- Opening Delimiter -
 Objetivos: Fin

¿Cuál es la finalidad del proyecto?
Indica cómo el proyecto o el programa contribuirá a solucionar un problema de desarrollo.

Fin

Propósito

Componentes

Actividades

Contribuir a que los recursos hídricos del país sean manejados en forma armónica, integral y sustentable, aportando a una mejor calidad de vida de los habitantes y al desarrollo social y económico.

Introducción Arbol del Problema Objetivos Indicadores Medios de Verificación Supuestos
- Closing Delimiter -
- Opening Delimiter -
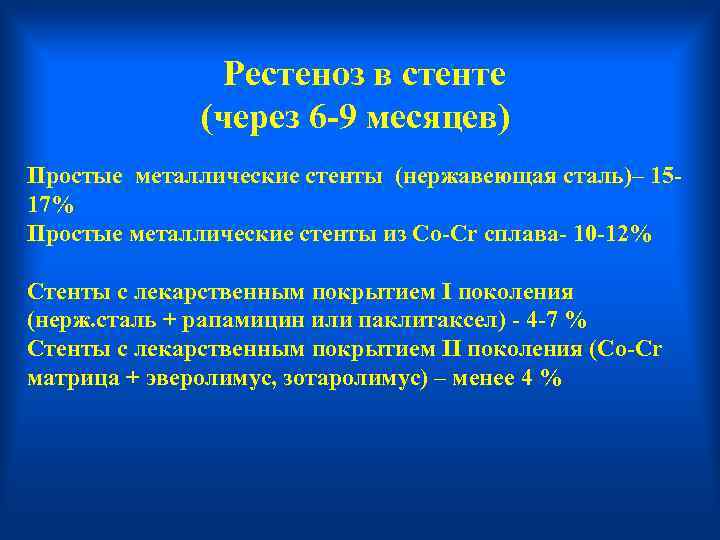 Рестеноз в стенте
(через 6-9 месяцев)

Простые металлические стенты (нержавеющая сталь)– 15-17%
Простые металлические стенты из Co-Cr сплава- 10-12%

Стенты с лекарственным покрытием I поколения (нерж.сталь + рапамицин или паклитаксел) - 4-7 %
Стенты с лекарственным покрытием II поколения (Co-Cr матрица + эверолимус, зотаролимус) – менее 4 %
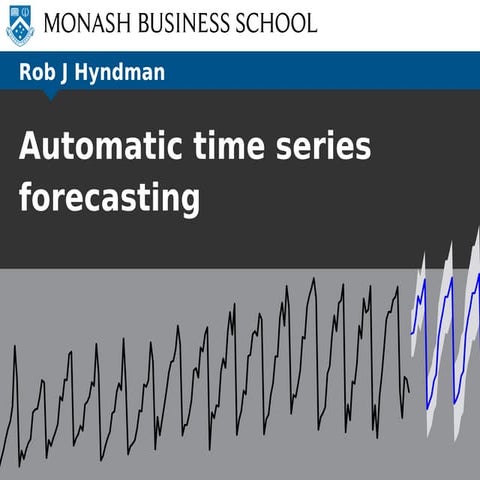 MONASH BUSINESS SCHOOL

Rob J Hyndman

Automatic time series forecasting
- Closing Delimiter -
▶ **Task description**
Search the entries above for the string "металлические". Copy each line in which it appears.

▶ **Solution to the exercise**
Простые металлические стенты (нержавеющая сталь)– 15-17%
Простые металлические стенты из Co-Cr сплава- 10-12%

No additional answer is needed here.